Figure 1. Workflow of the data analysis.

Figure 2. Composition of the faecal microbiota of human microbiota-associated mice after 7 weeks of feeding.

The heatmap represents the relative presence of the different bacterial groups when mice received either the control (C) or the high-fat (HF) or the isocaloric high-fat containing 10% of scFOS (HF-scFOS) diets (dark box, increase; light box decrease). A different letter in each row indicates statistically significant difference (Fisher PLSD post-hoc test after ANOVA). Lab 158-C: Lactobacillus - Enterococcus group; Clep 1156-C Clostridium leptum group; Muc 1437 Akkermansia muciniphila species; Ato291-C: Atopobium cluster; Enter 1432-C: Enterobacteria; Bif 164-C: Bifidobacterium genus; Ecyl-387: Erysipelotrichi group; Erec 482-C: Clostridium coccoides group; Bac303-C: Bacteroides – Prevotella group.

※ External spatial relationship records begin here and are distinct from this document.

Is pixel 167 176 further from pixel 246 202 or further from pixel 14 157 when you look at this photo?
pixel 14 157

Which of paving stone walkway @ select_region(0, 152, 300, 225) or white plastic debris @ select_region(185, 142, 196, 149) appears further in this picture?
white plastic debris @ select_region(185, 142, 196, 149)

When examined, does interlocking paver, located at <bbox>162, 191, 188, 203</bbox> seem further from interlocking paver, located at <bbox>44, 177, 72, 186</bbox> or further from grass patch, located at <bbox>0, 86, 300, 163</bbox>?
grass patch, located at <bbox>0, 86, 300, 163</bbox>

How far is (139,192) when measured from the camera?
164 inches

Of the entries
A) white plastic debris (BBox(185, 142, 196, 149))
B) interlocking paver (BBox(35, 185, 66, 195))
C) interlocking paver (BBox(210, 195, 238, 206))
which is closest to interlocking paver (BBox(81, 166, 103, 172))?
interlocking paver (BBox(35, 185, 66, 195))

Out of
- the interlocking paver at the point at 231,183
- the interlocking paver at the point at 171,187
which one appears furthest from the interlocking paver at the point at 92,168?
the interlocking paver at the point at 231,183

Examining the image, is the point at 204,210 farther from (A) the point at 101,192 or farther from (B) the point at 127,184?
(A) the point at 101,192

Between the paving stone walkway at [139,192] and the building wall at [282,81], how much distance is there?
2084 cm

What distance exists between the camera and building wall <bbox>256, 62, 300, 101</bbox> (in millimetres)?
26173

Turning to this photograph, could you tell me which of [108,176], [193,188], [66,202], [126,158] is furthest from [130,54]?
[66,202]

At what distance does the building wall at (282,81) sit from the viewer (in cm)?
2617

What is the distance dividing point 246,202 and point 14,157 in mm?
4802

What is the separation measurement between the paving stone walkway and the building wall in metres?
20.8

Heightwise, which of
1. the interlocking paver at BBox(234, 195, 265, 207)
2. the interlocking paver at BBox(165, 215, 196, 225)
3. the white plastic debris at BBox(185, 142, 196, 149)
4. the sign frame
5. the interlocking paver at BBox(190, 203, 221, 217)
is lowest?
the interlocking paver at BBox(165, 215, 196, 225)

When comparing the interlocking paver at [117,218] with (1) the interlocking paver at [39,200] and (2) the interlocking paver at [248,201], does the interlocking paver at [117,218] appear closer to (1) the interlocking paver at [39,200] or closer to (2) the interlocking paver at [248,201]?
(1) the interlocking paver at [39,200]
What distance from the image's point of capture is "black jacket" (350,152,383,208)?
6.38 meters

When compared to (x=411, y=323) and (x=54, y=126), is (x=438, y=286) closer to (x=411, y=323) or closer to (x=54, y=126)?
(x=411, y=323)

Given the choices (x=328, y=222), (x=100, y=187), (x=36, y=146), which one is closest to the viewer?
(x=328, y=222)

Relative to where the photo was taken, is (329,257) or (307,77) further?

Figure 3. OGTT performed in mice after feeding a control or high fat diet with or without scFOS.

A: blood glucose AUC; B: blood insulin sampled at 20 and 60 min after oral load of glucose. ^a,b values with different letters are significantly different (p<0.05). HF = high fat diet, HF-scFOS = isocaloric high fat diet +10% scFOS.

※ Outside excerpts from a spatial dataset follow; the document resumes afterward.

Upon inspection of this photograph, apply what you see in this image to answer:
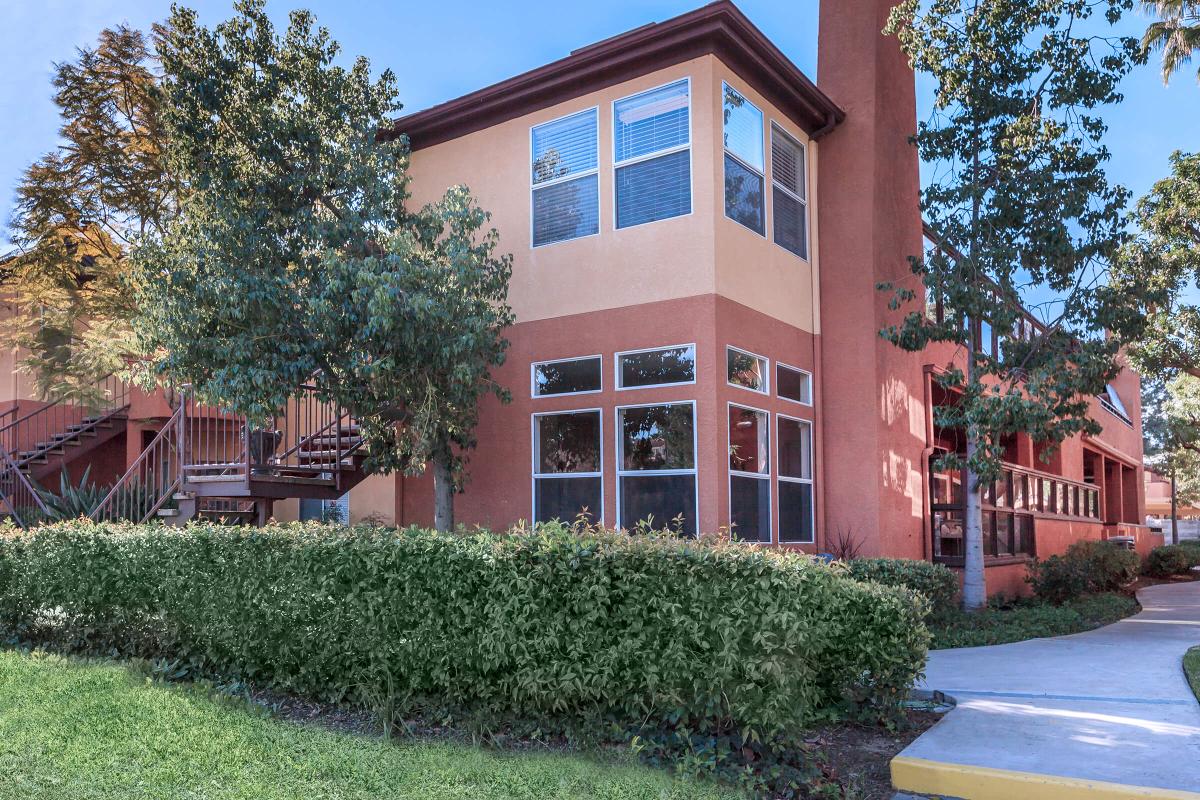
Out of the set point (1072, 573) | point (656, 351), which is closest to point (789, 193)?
point (656, 351)

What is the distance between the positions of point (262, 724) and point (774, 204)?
8550mm

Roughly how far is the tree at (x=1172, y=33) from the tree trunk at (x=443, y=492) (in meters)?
15.7

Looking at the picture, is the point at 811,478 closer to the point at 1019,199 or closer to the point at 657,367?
the point at 657,367

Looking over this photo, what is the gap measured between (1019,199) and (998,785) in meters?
8.63

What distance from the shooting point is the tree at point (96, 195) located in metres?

Figure 4. Partial least square discriminant analysis of metabolome of human microbiota-associated mice fed a control or high fat diet with or without scFOS.

Class assignment was 100% using the classification list algorithm of SIMCA. Group variance explained R2Y = 94% of observed variance, Q2Y = 78% of predicted variance; the parameters of model validation were: Mean root squares of standard error estimation (RMSEE) = 9.55%; P value after CV-ANOVA = 3.24664e-008 (correlation on 65% of total variance). Mean R2Y and Q2Y shifted after 20 permutations at intercept from 0.962 to 0.68 and from 0.79 to −0.32, respectively; all indicators showed therefore good model validation. HF = high fat diet, HF-scFOS = isocaloric high fat diet +10% scFOS.

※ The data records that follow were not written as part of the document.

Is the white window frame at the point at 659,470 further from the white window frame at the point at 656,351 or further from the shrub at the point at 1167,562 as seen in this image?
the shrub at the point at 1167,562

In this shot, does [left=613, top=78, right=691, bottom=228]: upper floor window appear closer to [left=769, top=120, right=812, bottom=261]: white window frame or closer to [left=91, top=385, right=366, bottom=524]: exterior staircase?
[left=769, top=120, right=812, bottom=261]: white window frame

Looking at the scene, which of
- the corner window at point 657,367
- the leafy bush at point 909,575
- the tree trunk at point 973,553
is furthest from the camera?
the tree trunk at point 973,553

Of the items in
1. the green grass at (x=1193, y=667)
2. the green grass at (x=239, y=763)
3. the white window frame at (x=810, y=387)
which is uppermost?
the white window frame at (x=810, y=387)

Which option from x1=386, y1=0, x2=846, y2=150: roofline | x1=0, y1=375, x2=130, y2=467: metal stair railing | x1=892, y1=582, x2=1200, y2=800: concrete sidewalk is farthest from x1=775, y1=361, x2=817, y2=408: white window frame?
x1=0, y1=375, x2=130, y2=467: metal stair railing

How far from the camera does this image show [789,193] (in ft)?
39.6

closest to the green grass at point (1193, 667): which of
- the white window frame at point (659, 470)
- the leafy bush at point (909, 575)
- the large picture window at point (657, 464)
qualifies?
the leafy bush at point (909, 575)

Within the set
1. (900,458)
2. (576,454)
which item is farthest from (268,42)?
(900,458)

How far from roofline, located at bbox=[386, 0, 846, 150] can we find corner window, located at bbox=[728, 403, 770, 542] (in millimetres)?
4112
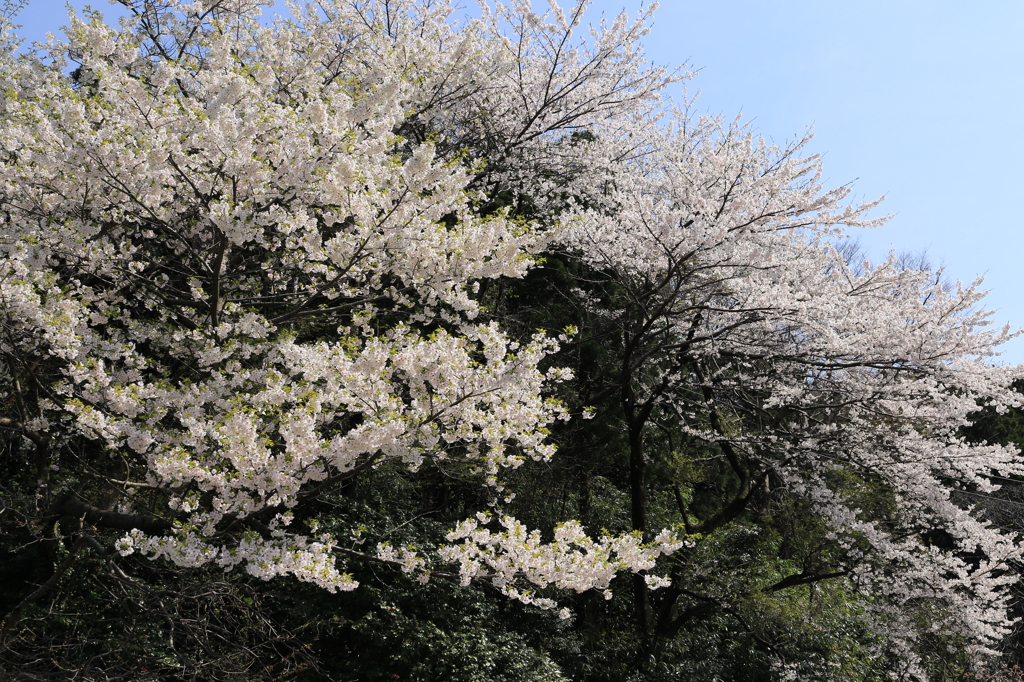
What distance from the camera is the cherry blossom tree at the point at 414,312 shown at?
4.04 m

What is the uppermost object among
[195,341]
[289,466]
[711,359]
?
[711,359]

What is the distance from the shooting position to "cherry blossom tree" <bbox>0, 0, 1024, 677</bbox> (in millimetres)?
4043

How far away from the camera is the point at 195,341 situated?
488cm

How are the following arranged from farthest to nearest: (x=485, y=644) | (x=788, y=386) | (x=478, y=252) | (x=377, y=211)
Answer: (x=788, y=386) < (x=485, y=644) < (x=478, y=252) < (x=377, y=211)

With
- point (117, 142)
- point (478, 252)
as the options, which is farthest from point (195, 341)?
point (478, 252)

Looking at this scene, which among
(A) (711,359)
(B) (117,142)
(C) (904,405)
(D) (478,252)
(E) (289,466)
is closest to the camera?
(E) (289,466)

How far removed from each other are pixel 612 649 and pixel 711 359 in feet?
11.7

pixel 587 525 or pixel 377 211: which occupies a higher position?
pixel 377 211

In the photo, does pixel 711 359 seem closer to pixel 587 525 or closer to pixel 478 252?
pixel 587 525

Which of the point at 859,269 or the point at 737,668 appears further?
the point at 737,668

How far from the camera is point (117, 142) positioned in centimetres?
424

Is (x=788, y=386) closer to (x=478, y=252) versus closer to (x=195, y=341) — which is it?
(x=478, y=252)

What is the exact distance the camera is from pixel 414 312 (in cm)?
705

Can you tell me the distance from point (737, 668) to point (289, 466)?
21.5ft
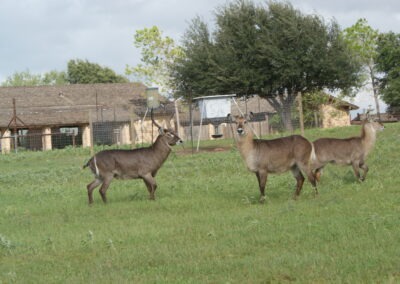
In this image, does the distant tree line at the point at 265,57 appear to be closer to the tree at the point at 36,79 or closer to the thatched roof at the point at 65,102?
the thatched roof at the point at 65,102

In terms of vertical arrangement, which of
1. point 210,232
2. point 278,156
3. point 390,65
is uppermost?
point 390,65

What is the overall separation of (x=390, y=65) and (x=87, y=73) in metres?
37.5

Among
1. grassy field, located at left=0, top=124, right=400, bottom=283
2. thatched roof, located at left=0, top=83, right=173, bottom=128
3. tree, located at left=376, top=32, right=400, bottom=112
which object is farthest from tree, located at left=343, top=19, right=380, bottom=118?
grassy field, located at left=0, top=124, right=400, bottom=283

Figure 5. Box and Whiskers plot comparing the composite metabolic scores.

VIP values of the n = 1710 metabolic features calculated from the partial least square discrimant analysis of figure 4) for faecal (F), hydrophilic plasma (PH), lipophylic plasma (PL) and urine (U) sample. Each box is delimited by the first quartile Q1 (lower limit of the box), the mediane (second quartile Q2) and the third quartile Q3 (upper box limit). The whiskers represent the adjacent values to the interquartile difference. a, b, c, d indicate a significant difference among the groups (Bonferroni/Dunn post-hoc test after ANOVA).

Figure 6. Bacterial group correlation network with metabolites and phenotypic measures (n+1+1) of mice fed high fat diet with or without scFOS.

Correlation plots indicating pair-wise correlations among metabolites and bacterial group or phenotypic measures that have a Pearson correlation coefficient value over or equal to 0.7. Node shapes represent the metabolic feature origin as in the legend. Red nodes represent measures that are increased with scFOS and green nodes represent measures that are lowered with scFOS. The edges with solid lines represent positive correlation coefficients and the edges with dashed lines represent negative correlation coefficients. Nodes with an arrow indicates variable of interest (Hub or physiologically relevant variable).